A conversation with the European Union's ambassador to the U.S.

João Vale de Almeida, the European Union's ambassador to the United States, spoke to Global Journalist about the relationship between the two entities, and other topics.
Credit Global Journalist
The full interview with João Vale de Almeida, the EU's ambassador to the U.S.

João Vale de Almeida is the Ambassador of the European Union to the United States of America. He sat down with Global Journalist's Jason McLure to discuss the crisis in Ukraine, the EU-U.S. relationship, and other topics. Below are excerpts from that interview, but you can listen to the whole interview above, or watch a video of it at the bottom of this page.

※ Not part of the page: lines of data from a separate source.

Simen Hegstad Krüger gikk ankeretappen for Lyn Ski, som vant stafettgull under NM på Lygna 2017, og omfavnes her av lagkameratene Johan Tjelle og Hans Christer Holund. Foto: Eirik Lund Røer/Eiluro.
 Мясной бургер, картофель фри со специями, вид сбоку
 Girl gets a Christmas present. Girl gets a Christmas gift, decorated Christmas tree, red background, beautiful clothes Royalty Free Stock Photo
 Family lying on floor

On Russia, Ukraine and the ongoing crisis: "Europe is very determined to again support Ukrainian aspirations, and to be very clear with Russia that we don't accept this kind of behavior. Let me be clear about one point: it's true that we import energy from Russia. Some of our member-states are, you know, very dependent upon Russian exports, but that also means that Russia is dependent upon our markets to sell their own products. So, this is a two-way street. We have to realize that it's in Russia's interests to keep good relationship with Europe. We are their most important market. [...] But, we will not compromise our values in favor of economic interests."

On the relationship between the European Union and the United States, including the proposed Transatlantic Trade and Investment Partnership (TTIP): "[W]hat we are doing across the Atlantic is to look at our economic relationship, which is already a very vibrant one. We cover more or less half of the world's wealth. But, there's more we can do. [...] So, if you want to talk about Missouri – what is in it for Missouri, for instance – I think there will be more jobs and more economic opportunities."

On genetically modified crops, and regulations on naming certain agricultural goods: "We want a consumer, when they buy a product, to know exactly where it comes from. It corresponds to the name that is written on the label. [...] There is very good cheese in America, and I am a consumer of American cheese, but when I buy camembert du monde, which is a particular kind of camembert cheese, I want to be sure that it comes from that region in France, and not from somewhere else. [...] I have no doubt that we will find solutions for all these problems with our American friends, and this will translate into more products – more American products in Europe, more European products here – better choices for the consumers, better prices, more competitive offers."